In October 2015, the Journal of the American College of Cardiology released a large study of 5000 people over 10 years of which 77% of the people in the trial fitted the US criteria to be on a statin for high cholesterol levels. But, half of those people had a 0 coronary calcium score and their event rate was so low over the 10-year period that the conclusion of the trial was that statins were worthless for people with a low or 0 coronary calcium score.

But there is no doubt that hypertension needs to be treated at all times regardless of vascular history because of its potential to contribute to cerebral haemorrhage, stroke, atrial fibrillation, heart failure and chronic kidney impairment. A recent trial of 9000 people followed for 3 years known as the SPRINT study targeted half the patients to a blood pressure level of 140/90 and the other half to 120/80. This study clearly showed that lowering the blood pressure 120/80 reduced the risk for heart attack, stroke, sudden death and heart failure by around 30%.

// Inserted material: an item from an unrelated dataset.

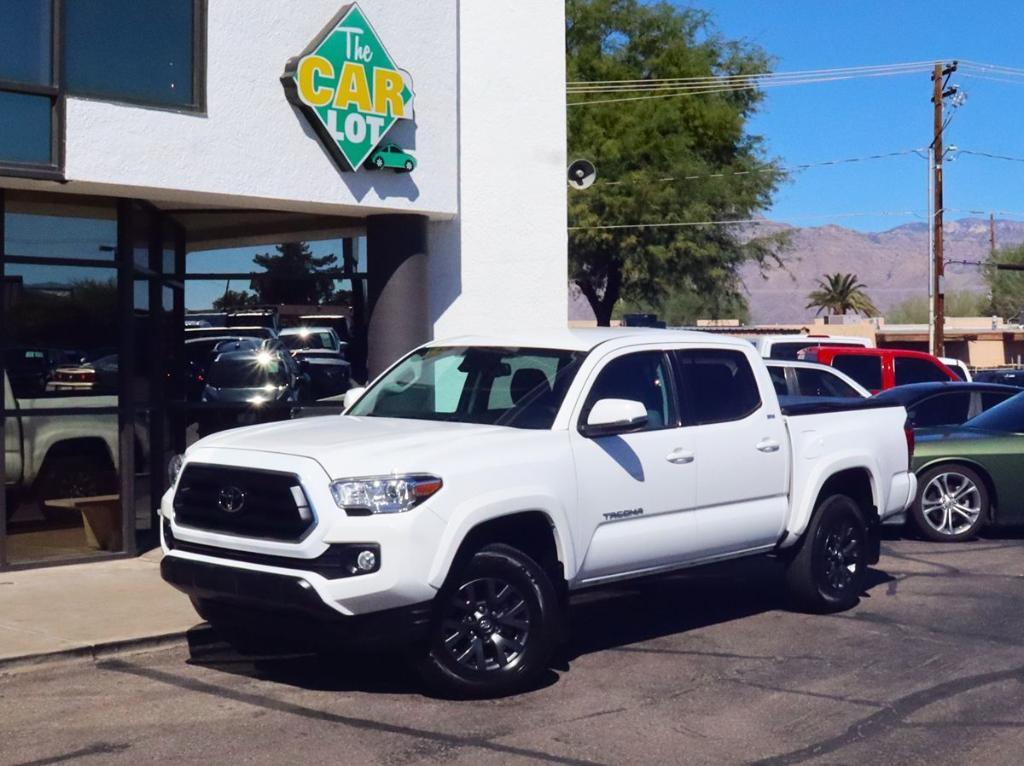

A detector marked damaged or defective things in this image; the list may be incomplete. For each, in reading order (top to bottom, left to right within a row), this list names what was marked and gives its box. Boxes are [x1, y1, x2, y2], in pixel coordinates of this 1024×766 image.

A recent sub-study from the same trial published in the Journal of the American Medical Association looked at blood pressure control in midlife and the risk for cognitive impairment and potentially dementia later on. They collected 450 brain scans from people with an average age of 50 and looked at the white-matter lesions which are the connecting neurones within the brain. This study found that those people who were targeted to a blood pressure of 140/90 compared with those targeted to 120/80 had a significant increase in white-matter lesions which is a potential marker for cognitive impairment and dementia in later life.

A prior study showed that aggressive management of blood pressure led to reduced cognitive impairment.

When considering blood pressure management there are 5 lifestyle factors:

  1. Reduce abdominal obesity. Less than 95 cm waist circumference for a male and less than 80 cm for a female
  2. 3-5 hours of moderate exercise on a weekly basis
  3. Avoid sugar and salt
  4. Keep alcohol consumption to less than 3 standard glasses/day
  5. Stress management

There are 3 natural substances with an evidence base for blood pressure management:

  1. Kyolic age garlic extract
  2. Bergamot polyphenolic fraction-47% polyphenol extract
  3. 2 small pieces of dark chocolate daily greater than 70%

The final major factor related to the generation of high blood pressure is sleep apnoea. If you are waking unrefreshed and feel tired throughout the day, you should consider an evaluation for this condition and have this treated.

Despite all of the above therapies, many people need pharmaceutical treatment. The pharmaceutical management for hypertension, in my view, has been one of the major advances in medicine over the past century with a very strong evidence base and safety profile. I have a number of patients in my practice who for some reason are against using pharmaceutical therapies but this is one area where the medical science is absolutely solid and irrefutable. As hypertension is the major cardiovascular risk factor worldwide, proper management would see the rates of all forms of vascular disease plummeting.